Pinto Marcus V, Ng Peng-Soon, Howe Benjamin M, Laughlin Ruple S, Thapa Prabin, Dyck Peter J, Dyck P James B
From the Departments of Neurology (M.V.P., R.S.L., P.J.D., P.J.B.D.), Radiology (B.M.H.), and Biomedical Statistics and Informatics (P.T.), Mayo Clinic, Rochester, MN; and Department of Neurology, National Neuroscience Institute (P.-S.N.), Singapore.
Neurology. 2021 Apr 20;96(16):e2098-e2108. doi: 10.1212/WNL.0000000000011799. Epub 2021 Mar 2.
To determine whether patients in the community with lumbosacral radiculoplexus neuropathy (LRPN) have milder neuropathy than referral patients, we characterized the outcomes and survival of population-based compared to referral-based LRPN cohorts.
Previously, we found that the incidence of LRPN is 4.16/100,000/y, a frequency greater than other inflammatory neuropathies. The survival of patients with LRPN is uncharacterized.
Sixty-two episodes in 59 patients with LRPN were identified over 16 years (2000-2015).
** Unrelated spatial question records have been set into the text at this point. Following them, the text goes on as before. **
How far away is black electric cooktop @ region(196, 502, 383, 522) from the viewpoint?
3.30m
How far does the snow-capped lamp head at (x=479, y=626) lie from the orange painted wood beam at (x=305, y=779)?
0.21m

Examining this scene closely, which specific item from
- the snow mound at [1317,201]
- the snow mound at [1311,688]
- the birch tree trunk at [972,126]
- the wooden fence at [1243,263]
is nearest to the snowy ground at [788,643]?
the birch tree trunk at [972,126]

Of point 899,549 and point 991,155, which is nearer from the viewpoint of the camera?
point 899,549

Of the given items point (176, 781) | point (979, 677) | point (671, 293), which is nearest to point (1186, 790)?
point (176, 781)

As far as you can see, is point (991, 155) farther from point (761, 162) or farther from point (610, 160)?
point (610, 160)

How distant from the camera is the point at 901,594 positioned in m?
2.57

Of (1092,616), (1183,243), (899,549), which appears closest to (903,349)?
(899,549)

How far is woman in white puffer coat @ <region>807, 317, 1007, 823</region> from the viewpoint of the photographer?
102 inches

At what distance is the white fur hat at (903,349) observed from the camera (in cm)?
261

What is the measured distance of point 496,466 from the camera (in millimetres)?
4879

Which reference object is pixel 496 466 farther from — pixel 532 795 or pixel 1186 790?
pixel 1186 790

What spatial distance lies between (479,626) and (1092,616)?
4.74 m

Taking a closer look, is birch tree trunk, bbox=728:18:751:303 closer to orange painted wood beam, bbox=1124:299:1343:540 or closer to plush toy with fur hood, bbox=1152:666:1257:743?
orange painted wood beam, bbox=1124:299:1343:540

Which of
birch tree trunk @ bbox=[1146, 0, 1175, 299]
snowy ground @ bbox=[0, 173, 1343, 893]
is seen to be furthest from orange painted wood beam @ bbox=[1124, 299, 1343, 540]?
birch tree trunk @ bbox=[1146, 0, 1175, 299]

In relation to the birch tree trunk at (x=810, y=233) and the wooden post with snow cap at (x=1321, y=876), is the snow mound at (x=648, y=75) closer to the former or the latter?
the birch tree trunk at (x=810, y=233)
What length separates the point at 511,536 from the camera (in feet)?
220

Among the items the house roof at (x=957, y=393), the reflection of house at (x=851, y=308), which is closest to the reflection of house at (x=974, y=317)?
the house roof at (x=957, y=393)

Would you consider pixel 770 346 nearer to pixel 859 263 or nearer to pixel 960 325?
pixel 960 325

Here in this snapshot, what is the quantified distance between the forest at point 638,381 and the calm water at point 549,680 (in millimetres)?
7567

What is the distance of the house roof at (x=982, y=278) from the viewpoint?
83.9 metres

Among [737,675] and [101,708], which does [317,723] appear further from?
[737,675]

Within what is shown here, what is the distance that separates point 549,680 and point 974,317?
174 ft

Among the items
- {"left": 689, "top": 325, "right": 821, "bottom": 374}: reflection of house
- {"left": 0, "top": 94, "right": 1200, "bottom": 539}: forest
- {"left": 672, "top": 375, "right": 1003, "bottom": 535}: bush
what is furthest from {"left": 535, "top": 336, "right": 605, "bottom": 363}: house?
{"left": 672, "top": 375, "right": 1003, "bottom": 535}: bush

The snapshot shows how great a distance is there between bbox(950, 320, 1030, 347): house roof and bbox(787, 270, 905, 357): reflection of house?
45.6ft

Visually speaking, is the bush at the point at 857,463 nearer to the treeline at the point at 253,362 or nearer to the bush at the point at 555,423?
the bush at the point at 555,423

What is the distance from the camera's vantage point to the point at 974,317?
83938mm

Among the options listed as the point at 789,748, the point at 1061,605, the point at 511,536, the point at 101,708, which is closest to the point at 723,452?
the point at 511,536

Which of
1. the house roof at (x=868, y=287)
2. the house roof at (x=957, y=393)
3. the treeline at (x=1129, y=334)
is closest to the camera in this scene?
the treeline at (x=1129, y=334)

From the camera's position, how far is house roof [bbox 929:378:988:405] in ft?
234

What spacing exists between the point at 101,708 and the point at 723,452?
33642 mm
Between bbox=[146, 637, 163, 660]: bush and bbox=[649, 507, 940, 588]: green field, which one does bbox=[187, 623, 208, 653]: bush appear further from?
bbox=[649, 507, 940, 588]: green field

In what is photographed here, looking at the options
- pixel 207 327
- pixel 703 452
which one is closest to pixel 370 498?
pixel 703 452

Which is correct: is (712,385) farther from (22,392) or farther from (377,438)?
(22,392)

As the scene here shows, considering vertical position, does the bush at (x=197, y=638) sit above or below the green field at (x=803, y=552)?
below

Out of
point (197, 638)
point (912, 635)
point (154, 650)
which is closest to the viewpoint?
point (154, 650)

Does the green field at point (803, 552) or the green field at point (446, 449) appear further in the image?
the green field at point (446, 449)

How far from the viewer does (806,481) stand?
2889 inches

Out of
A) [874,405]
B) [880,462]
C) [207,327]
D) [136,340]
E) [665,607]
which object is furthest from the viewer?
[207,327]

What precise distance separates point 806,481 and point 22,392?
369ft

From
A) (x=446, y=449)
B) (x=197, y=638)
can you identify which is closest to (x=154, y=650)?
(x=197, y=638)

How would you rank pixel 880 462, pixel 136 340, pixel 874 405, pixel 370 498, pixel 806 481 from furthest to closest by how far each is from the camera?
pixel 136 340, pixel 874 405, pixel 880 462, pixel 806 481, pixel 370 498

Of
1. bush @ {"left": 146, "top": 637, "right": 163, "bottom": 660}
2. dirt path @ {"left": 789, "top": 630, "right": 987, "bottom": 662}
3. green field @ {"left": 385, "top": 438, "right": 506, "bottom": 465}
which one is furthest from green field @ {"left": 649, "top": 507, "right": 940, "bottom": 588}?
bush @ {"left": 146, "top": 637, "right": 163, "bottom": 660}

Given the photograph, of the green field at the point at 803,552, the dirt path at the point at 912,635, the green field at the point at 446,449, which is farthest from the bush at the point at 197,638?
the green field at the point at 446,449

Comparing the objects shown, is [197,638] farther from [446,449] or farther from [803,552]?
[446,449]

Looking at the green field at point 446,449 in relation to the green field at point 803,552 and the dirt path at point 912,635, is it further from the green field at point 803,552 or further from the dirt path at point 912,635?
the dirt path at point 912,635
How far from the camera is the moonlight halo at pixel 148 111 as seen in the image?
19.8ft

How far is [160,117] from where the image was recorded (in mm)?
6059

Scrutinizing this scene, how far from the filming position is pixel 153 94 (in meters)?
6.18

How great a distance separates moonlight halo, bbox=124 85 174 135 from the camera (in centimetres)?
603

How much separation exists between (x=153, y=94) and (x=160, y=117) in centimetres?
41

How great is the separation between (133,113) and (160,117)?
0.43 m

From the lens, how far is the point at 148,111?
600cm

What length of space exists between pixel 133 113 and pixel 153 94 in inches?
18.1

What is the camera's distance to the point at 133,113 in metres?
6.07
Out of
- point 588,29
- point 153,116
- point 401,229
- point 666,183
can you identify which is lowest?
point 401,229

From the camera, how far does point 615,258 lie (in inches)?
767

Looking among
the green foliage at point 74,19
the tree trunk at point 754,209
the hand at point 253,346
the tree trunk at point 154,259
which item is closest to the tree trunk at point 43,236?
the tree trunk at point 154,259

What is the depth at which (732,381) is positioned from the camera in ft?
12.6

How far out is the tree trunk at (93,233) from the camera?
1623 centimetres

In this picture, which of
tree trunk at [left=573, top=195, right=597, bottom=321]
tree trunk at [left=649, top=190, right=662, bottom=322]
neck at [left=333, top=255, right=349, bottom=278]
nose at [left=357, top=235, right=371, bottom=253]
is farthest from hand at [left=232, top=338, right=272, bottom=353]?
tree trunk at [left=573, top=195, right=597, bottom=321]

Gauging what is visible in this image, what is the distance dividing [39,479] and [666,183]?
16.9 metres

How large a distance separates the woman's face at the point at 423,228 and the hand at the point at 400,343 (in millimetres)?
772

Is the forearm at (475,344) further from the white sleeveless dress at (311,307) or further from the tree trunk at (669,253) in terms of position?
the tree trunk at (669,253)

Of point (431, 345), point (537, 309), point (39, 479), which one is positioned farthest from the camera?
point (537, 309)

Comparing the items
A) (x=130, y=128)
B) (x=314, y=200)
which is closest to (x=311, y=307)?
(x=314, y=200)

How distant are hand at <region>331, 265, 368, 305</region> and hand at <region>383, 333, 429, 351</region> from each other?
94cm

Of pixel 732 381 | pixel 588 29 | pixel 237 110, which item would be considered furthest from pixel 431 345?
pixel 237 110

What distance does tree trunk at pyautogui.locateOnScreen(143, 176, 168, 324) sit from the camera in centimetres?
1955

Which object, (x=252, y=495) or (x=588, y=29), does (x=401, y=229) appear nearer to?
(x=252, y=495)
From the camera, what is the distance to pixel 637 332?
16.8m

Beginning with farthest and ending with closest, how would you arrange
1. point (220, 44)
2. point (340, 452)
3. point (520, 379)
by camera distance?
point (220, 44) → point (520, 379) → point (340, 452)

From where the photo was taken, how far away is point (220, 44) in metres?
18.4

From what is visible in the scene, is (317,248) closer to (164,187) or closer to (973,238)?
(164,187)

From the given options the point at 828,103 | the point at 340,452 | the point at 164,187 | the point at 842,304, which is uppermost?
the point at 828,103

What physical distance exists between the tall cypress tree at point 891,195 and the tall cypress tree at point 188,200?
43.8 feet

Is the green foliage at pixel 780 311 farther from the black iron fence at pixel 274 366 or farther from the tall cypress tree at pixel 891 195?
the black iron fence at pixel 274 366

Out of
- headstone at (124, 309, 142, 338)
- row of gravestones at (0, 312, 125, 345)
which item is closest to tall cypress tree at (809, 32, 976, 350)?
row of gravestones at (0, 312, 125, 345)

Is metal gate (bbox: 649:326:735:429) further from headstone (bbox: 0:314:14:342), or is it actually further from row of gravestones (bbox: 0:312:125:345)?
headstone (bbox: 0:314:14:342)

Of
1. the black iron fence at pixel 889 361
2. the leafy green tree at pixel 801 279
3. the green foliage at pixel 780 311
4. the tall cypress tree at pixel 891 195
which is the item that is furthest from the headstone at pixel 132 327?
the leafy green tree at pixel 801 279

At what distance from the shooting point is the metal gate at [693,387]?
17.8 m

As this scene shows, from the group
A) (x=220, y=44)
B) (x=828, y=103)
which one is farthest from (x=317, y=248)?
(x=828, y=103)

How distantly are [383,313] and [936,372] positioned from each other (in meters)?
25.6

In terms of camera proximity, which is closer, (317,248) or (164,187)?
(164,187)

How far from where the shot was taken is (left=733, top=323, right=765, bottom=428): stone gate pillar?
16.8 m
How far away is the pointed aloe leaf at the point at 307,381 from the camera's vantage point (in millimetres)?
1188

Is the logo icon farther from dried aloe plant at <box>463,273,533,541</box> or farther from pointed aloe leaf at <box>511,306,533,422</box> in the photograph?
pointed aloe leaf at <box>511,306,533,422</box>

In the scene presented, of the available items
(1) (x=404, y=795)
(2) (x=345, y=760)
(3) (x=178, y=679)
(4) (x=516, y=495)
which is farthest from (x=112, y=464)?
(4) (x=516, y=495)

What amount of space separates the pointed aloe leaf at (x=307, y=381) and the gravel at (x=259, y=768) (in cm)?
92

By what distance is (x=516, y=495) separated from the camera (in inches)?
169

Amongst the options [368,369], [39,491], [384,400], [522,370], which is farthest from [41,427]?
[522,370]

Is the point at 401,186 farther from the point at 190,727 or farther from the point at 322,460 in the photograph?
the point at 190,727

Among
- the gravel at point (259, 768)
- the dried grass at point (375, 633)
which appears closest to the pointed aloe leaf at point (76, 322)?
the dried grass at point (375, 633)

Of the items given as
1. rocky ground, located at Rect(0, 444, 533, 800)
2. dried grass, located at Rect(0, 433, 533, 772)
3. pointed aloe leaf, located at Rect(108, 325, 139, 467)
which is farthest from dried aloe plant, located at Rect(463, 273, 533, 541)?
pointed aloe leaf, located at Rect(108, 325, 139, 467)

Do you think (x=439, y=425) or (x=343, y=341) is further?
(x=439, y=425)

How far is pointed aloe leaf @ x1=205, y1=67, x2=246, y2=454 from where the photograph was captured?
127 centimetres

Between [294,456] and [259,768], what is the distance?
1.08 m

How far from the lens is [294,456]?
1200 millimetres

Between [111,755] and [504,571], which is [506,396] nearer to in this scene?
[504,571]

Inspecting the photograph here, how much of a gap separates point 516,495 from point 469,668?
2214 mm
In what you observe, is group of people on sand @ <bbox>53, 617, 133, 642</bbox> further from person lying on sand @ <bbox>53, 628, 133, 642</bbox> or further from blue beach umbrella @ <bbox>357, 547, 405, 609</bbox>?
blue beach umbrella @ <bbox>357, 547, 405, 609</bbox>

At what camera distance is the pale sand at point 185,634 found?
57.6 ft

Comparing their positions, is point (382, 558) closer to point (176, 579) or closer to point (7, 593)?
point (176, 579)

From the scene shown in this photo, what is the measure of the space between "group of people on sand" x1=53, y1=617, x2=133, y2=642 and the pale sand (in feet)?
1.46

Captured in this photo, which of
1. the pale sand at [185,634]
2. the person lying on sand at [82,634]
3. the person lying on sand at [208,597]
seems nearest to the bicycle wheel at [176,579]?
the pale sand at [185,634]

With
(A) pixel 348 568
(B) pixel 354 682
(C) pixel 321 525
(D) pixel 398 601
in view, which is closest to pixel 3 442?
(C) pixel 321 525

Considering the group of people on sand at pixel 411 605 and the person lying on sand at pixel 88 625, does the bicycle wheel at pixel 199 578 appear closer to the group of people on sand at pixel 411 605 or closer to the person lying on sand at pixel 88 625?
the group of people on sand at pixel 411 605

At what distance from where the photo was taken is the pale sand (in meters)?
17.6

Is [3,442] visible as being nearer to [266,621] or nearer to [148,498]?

Clinical findings were compared to previous referral-based LRPN cohorts. Survival data were compared to those of age- and sex-matched controls.
At LRPN diagnosis, median age was 70 years, median Neuropathy Impairment Score (NIS) 22 points, 92% had pain, 95% had weakness, 23% were wheelchair-bound, and median modified Rankin Scale score (mRS) was 3 (range 1-4). At last follow-up, median NIS improved to 17 points ( < 0.001) with 56% having ≥4 points improvement, 16% were wheelchair-bound, and median mRS was 2. Compared to referral-based LRPN cohorts, community patients with LRPN had less impairment, less bilateral disease (37% vs 92%), and less wheelchair usage (23% vs 49%). LRPN survival was 86% at 5 years and 55% at 10 years. Compared to age- and sex-matched controls, patients with LRPN had 76% increased risk of death ( = 0.016). In multivariate analysis, diabetes, age, stroke, chronic kidney disease, peripheral artery disease, and coronary artery disease were significant mortality risk factors but LRPN was not.
LRPN is a painful, paralytic, asymmetric, monophasic, sometimes bilateral pan-plexopathy that improves over time but leaves patients with impairment. Although having LRPN increases mortality, this increase is probably due to comorbidities (diabetes) rather than LRPN itself.
为了确定社区中患有腰骶神经根丛神经病(LRPN)的患者是否比转诊患者的神经病变症状更轻,我们对基于人群的LRPN队列与基于转诊的LRPN队列的结局和生存率进行了特征描述。
此前,我们发现LRPN的发病率为4.16/10万/年,这一频率高于其他炎性神经病。LRPN患者的生存率尚无特征描述。
在16年(2000 - 2015年)期间,共识别出59例LRPN患者的62次发病情况。将临床发现与先前基于转诊的LRPN队列进行比较。将生存数据与年龄和性别匹配的对照组进行比较。
在LRPN诊断时,中位年龄为70岁,中位神经病变损害评分(NIS)为22分,92%的患者有疼痛,95%的患者有肌无力,23%的患者需依赖轮椅,改良Rankin量表评分(mRS)中位数为3分(范围1 - 4分)。在最后一次随访时,中位NIS改善至17分(<0.001),56%的患者改善≥4分,16%的患者需依赖轮椅,mRS中位数为2分。与基于转诊的LRPN队列相比,社区LRPN患者的损害较轻,双侧疾病较少(37%对92%),轮椅使用率较低(23%对49%)。LRPN患者5年生存率为86%,10年生存率为55%。与年龄和性别匹配的对照组相比,LRPN患者的死亡风险增加76%(P = 0.016)。在多变量分析中,糖尿病、年龄、中风、慢性肾病、外周动脉疾病和冠状动脉疾病是显著的死亡风险因素,但LRPN不是。
LRPN是一种疼痛性、麻痹性、不对称性、单相性、有时为双侧性的全丛神经病,随时间推移会有所改善,但患者仍有功能损害。虽然患有LRPN会增加死亡率,但这种增加可能是由于合并症(糖尿病)而非LRPN本身所致。